Het betreft hier het volledig lamleggen van al het trein- en streekvervoer van en naar Schiphol gedurende een hele dag. De voorzieningenrechter acht de cijfers aan de hand waarvan Schiphol de gevolgen van de acties uiteen heeft gezet onvoldoende betwist. Uit de door de Burgemeester van Haarlemmermeer afgelegde verklaring blijkt dat hij de analyse van Schiphol onderschrijft. De door Schiphol overgelegde verklaring van KLM biedt inzicht in de logistieke complexiteit van de operatie op de luchthaven en de impact die een verkeersinfarct rond Schiphol zou kunnen hebben op die operatie. Ook die verklaring ondersteunt de stellingen van Schiphol. Gelet op dit een en ander acht de voorzieningenrechter de door Schiphol geschetste mogelijke gevolgen door de bonden niet toereikend weerlegd. In het bijzonder is niet weerlegd:

-

dat de maximum capaciteit van Schiphol Plaza op enig moment gedurende de middag zal zijn bereikt,

-

dat ook daarna een reële (om niet te zeggen grote) kans bestaat op verdere toestroom van reizigers, met name omdat de afvoercapaciteit te wensen over laat en

-

dat de capaciteit van het wegennet al vanaf 05:00 uur ontoereikend zal zijn en grote delen van de dag niet meer biedt dan 1/3e van de capaciteit die nodig is.

1.4.

Daar komt nog bij dat, bezien uit een oogpunt van veiligheidsrisico, in de geschetste problematiek een “multiplier effect” ligt opgesloten.
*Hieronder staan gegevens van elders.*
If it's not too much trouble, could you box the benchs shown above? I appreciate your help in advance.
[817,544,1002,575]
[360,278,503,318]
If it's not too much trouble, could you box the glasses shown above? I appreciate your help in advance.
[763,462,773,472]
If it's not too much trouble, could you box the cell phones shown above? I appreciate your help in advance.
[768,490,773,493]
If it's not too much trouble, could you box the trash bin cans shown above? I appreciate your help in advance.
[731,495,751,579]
De voorzieningenrechter acht aannemelijk dat, naarmate de werkelijkheid in negatieve zin meer afwijkt van de inschattingen en de noodzaak van de bereikbaarheid van Schiphol en de wegen rond Schiphol voor hulpdiensten daardoor groter is, die bereikbaarheid door de congestie juist geringer is geworden.

1.5.

Schiphol heeft verder betoogd dat het volgens de bonden gaat om het afgeven van een duidelijk signaal aan de overheid en dat de acties dus in belangrijke mate een symbolisch karakter hebben. Schiphol meent dat zij daarom volstrekt disproportioneel zijn.

1.6.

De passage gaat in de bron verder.